Case Study: WordPress Device-Agnostic Website Development
We’ve developed a WordPress website for Maria Reig Florenca based on prepared UI and adapted & optimized it for multiple devices to promote accessibility and support for clients’ customers who used legacy devices.
Client & Challenge
The website’s owner, Maria, a leadership executive coach, asked us to build a website. She already had a design she wanted to use and all its beautiful hand-drawn visual components.
Building a WordPress website is something we’re very good at, so the development itself prompted no challenges. But Maria wanted her resources to be super-accessible and fine-looking on old devices — desktop and mobile. Most issues we’ve faced have been connected with adapting all this visual goodness to different resolutions and OS systems.
We also had to work on a tight deadline: the client had a coaching industry event she wanted to participate in, and that meant the website had to be ready by the date of it.
Solution
We extensively tested and optimized this WordPress website, going through more than 70 re-iterations with the client. We rejected the idea of using DevTools and emulators to check the website’s responsiveness, and used real devices. Maria also helped us cover testing on devices we didn’t have access to.
Hand-drawn maps, hand-written typography, and brushstroke-like frames around the pictures proved to be the most challenging aspects of the layout to adapt: but we’ve managed to do it, through tweaking, optimizing, testing, getting feedback, and doing it all again until everything looked good. That was the job of our project manager and a frontend developer who worked with CSS and HTML.

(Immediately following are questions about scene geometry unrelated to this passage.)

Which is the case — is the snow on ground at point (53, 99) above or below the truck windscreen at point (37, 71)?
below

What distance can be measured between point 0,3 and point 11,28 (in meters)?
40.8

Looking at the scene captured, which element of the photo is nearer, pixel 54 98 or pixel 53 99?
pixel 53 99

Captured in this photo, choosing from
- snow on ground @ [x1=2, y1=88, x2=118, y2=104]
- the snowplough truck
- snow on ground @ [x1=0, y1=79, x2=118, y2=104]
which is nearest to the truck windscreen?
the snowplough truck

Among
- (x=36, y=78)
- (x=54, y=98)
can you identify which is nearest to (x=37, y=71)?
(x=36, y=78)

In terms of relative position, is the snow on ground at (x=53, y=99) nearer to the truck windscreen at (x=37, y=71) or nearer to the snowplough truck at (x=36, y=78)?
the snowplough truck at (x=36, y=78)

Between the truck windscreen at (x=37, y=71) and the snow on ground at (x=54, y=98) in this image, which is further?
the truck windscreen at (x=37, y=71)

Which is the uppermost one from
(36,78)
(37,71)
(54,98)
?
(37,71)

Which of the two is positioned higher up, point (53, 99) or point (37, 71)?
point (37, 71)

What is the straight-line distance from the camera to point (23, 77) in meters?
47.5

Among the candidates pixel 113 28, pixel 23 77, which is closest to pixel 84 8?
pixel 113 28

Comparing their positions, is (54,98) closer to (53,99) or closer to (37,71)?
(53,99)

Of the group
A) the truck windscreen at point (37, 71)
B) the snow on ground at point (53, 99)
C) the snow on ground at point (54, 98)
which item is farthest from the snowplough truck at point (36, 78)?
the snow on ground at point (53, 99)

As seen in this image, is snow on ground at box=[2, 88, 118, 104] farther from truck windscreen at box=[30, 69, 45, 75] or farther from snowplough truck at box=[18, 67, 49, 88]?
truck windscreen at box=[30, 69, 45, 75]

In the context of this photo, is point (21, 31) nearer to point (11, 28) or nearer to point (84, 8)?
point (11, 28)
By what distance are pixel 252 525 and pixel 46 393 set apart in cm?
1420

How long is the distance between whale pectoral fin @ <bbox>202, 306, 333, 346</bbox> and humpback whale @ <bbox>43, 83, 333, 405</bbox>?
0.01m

When we finished markup work, our backend developer transferred the project to chosen hosting, registered the domain, and covered various server-side aspects of the resource’s security.
In the end, we connected additional functionality the client wanted to implement (like SurveyHero she uses for preliminary customer surveys) and conducted the final assessment. We’ve also connected and set up the WordPress Admin Panel to be comfortable and simplistic.
Value
We did complete the project in time for Maria’s event.
Right now, her website looks good and is easy to use on iPhone 6+ (OS 12+), MacBooks from 2011+, iPads — and all devices that use Android. Accessibility provides a huge added value for all projects, but especially for people-to-people services that have to be as user-friendly, available, and easy to navigate as possible.
Our collaboration also has busted the notion of accessibility being an antonym to an aesthetic: the website is platform- and device-agnostic, but it still looks beautiful.